_WORK INSTRUCTIONS:_
Restate the listing below with no word altered.

□ □ □ □

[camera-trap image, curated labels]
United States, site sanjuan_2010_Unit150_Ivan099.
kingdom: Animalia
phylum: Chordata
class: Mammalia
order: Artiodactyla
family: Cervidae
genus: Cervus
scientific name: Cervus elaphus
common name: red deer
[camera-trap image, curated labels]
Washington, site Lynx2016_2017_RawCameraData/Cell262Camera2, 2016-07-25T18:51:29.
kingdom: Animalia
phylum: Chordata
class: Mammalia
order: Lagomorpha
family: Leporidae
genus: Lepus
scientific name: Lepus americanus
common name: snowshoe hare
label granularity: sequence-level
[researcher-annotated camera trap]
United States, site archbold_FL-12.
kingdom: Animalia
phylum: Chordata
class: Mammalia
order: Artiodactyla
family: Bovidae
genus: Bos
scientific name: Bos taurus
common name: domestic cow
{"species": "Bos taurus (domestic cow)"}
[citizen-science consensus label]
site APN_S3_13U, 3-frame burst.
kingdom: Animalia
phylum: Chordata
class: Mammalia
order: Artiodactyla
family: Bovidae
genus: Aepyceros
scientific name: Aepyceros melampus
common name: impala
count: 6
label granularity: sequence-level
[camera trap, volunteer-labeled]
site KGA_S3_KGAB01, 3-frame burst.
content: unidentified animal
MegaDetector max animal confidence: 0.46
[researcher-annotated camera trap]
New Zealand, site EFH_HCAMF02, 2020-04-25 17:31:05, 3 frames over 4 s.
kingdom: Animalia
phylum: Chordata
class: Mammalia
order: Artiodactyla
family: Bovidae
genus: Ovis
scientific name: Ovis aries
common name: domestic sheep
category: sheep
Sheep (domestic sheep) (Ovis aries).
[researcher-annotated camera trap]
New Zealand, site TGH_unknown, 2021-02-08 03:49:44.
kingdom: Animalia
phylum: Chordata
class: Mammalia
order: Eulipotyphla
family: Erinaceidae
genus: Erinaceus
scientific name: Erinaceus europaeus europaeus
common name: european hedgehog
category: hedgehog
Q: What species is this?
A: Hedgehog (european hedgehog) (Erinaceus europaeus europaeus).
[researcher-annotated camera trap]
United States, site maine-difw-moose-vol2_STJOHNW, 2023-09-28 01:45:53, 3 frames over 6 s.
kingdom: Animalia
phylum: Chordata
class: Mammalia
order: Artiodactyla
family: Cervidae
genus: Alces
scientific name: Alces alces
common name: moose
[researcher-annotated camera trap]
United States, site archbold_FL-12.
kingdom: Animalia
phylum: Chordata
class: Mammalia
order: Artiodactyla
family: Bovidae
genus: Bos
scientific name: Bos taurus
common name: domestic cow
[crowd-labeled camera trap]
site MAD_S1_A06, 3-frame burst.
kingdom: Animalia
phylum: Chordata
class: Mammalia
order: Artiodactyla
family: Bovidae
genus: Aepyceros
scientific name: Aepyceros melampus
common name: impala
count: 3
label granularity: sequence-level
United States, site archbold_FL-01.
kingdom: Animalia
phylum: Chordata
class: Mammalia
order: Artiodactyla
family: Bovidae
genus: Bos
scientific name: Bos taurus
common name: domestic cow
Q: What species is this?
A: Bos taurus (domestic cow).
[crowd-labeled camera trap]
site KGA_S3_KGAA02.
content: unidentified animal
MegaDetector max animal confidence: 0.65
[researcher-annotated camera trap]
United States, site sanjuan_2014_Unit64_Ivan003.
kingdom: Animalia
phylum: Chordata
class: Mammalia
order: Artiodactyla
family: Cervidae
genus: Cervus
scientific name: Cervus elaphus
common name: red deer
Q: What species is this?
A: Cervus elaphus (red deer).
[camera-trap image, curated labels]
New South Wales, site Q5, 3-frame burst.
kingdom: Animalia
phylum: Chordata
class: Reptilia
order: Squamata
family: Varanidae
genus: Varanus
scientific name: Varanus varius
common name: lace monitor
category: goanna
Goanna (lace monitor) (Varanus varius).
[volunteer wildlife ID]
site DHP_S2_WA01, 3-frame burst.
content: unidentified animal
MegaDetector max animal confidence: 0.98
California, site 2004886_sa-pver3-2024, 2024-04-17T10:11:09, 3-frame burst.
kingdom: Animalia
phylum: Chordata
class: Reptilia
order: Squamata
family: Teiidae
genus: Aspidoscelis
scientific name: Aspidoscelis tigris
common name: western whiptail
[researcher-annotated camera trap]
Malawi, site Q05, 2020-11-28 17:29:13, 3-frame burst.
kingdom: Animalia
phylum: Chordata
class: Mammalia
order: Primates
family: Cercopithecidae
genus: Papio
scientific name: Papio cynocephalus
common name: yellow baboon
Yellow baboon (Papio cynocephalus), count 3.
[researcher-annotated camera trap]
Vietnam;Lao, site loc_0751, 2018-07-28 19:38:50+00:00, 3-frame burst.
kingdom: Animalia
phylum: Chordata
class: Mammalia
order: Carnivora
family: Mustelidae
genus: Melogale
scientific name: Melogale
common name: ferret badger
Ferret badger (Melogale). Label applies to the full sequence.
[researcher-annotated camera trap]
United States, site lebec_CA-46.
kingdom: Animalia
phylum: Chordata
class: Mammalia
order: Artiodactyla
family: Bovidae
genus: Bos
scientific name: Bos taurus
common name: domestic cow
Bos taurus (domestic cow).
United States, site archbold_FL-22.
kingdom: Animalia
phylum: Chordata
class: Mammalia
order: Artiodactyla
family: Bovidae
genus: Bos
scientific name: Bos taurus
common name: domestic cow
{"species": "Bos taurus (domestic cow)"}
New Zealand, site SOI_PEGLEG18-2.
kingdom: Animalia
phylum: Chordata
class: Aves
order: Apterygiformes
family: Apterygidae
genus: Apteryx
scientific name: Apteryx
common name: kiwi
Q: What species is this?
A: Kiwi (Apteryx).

□ □ □ □

_TASK RESPONSE:_
[camera-trap image, curated labels]
United States, site sanjuan_2010_Unit150_Ivan099.
kingdom: Animalia
phylum: Chordata
class: Mammalia
order: Artiodactyla
family: Cervidae
genus: Cervus
scientific name: Cervus elaphus
common name: red deer
[camera-trap image, curated labels]
Washington, site Lynx2016_2017_RawCameraData/Cell262Camera2, 2016-07-25T18:51:29.
kingdom: Animalia
phylum: Chordata
class: Mammalia
order: Lagomorpha
family: Leporidae
genus: Lepus
scientific name: Lepus americanus
common name: snowshoe hare
label granularity: sequence-level
[researcher-annotated camera trap]
United States, site archbold_FL-12.
kingdom: Animalia
phylum: Chordata
class: Mammalia
order: Artiodactyla
family: Bovidae
genus: Bos
scientific name: Bos taurus
common name: domestic cow
{"species": "Bos taurus (domestic cow)"}
[citizen-science consensus label]
site APN_S3_13U, 3-frame burst.
kingdom: Animalia
phylum: Chordata
class: Mammalia
order: Artiodactyla
family: Bovidae
genus: Aepyceros
scientific name: Aepyceros melampus
common name: impala
count: 6
label granularity: sequence-level
[camera trap, volunteer-labeled]
site KGA_S3_KGAB01, 3-frame burst.
content: unidentified animal
MegaDetector max animal confidence: 0.46
[researcher-annotated camera trap]
New Zealand, site EFH_HCAMF02, 2020-04-25 17:31:05, 3 frames over 4 s.
kingdom: Animalia
phylum: Chordata
class: Mammalia
order: Artiodactyla
family: Bovidae
genus: Ovis
scientific name: Ovis aries
common name: domestic sheep
category: sheep
Sheep (domestic sheep) (Ovis aries).
[researcher-annotated camera trap]
New Zealand, site TGH_unknown, 2021-02-08 03:49:44.
kingdom: Animalia
phylum: Chordata
class: Mammalia
order: Eulipotyphla
family: Erinaceidae
genus: Erinaceus
scientific name: Erinaceus europaeus europaeus
common name: european hedgehog
category: hedgehog
Q: What species is this?
A: Hedgehog (european hedgehog) (Erinaceus europaeus europaeus).
[researcher-annotated camera trap]
United States, site maine-difw-moose-vol2_STJOHNW, 2023-09-28 01:45:53, 3 frames over 6 s.
kingdom: Animalia
phylum: Chordata
class: Mammalia
order: Artiodactyla
family: Cervidae
genus: Alces
scientific name: Alces alces
common name: moose
[researcher-annotated camera trap]
United States, site archbold_FL-12.
kingdom: Animalia
phylum: Chordata
class: Mammalia
order: Artiodactyla
family: Bovidae
genus: Bos
scientific name: Bos taurus
common name: domestic cow
[crowd-labeled camera trap]
site MAD_S1_A06, 3-frame burst.
kingdom: Animalia
phylum: Chordata
class: Mammalia
order: Artiodactyla
family: Bovidae
genus: Aepyceros
scientific name: Aepyceros melampus
common name: impala
count: 3
label granularity: sequence-level
United States, site archbold_FL-01.
kingdom: Animalia
phylum: Chordata
class: Mammalia
order: Artiodactyla
family: Bovidae
genus: Bos
scientific name: Bos taurus
common name: domestic cow
Q: What species is this?
A: Bos taurus (domestic cow).
[crowd-labeled camera trap]
site KGA_S3_KGAA02.
content: unidentified animal
MegaDetector max animal confidence: 0.65
[researcher-annotated camera trap]
United States, site sanjuan_2014_Unit64_Ivan003.
kingdom: Animalia
phylum: Chordata
class: Mammalia
order: Artiodactyla
family: Cervidae
genus: Cervus
scientific name: Cervus elaphus
common name: red deer
Q: What species is this?
A: Cervus elaphus (red deer).
[camera-trap image, curated labels]
New South Wales, site Q5, 3-frame burst.
kingdom: Animalia
phylum: Chordata
class: Reptilia
order: Squamata
family: Varanidae
genus: Varanus
scientific name: Varanus varius
common name: lace monitor
category: goanna
Goanna (lace monitor) (Varanus varius).
[volunteer wildlife ID]
site DHP_S2_WA01, 3-frame burst.
content: unidentified animal
MegaDetector max animal confidence: 0.98
California, site 2004886_sa-pver3-2024, 2024-04-17T10:11:09, 3-frame burst.
kingdom: Animalia
phylum: Chordata
class: Reptilia
order: Squamata
family: Teiidae
genus: Aspidoscelis
scientific name: Aspidoscelis tigris
common name: western whiptail
[researcher-annotated camera trap]
Malawi, site Q05, 2020-11-28 17:29:13, 3-frame burst.
kingdom: Animalia
phylum: Chordata
class: Mammalia
order: Primates
family: Cercopithecidae
genus: Papio
scientific name: Papio cynocephalus
common name: yellow baboon
Yellow baboon (Papio cynocephalus), count 3.
[researcher-annotated camera trap]
Vietnam;Lao, site loc_0751, 2018-07-28 19:38:50+00:00, 3-frame burst.
kingdom: Animalia
phylum: Chordata
class: Mammalia
order: Carnivora
family: Mustelidae
genus: Melogale
scientific name: Melogale
common name: ferret badger
Ferret badger (Melogale). Label applies to the full sequence.
[researcher-annotated camera trap]
United States, site lebec_CA-46.
kingdom: Animalia
phylum: Chordata
class: Mammalia
order: Artiodactyla
family: Bovidae
genus: Bos
scientific name: Bos taurus
common name: domestic cow
Bos taurus (domestic cow).
United States, site archbold_FL-22.
kingdom: Animalia
phylum: Chordata
class: Mammalia
order: Artiodactyla
family: Bovidae
genus: Bos
scientific name: Bos taurus
common name: domestic cow
{"species": "Bos taurus (domestic cow)"}
New Zealand, site SOI_PEGLEG18-2.
kingdom: Animalia
phylum: Chordata
class: Aves
order: Apterygiformes
family: Apterygidae
genus: Apteryx
scientific name: Apteryx
common name: kiwi
Q: What species is this?
A: Kiwi (Apteryx).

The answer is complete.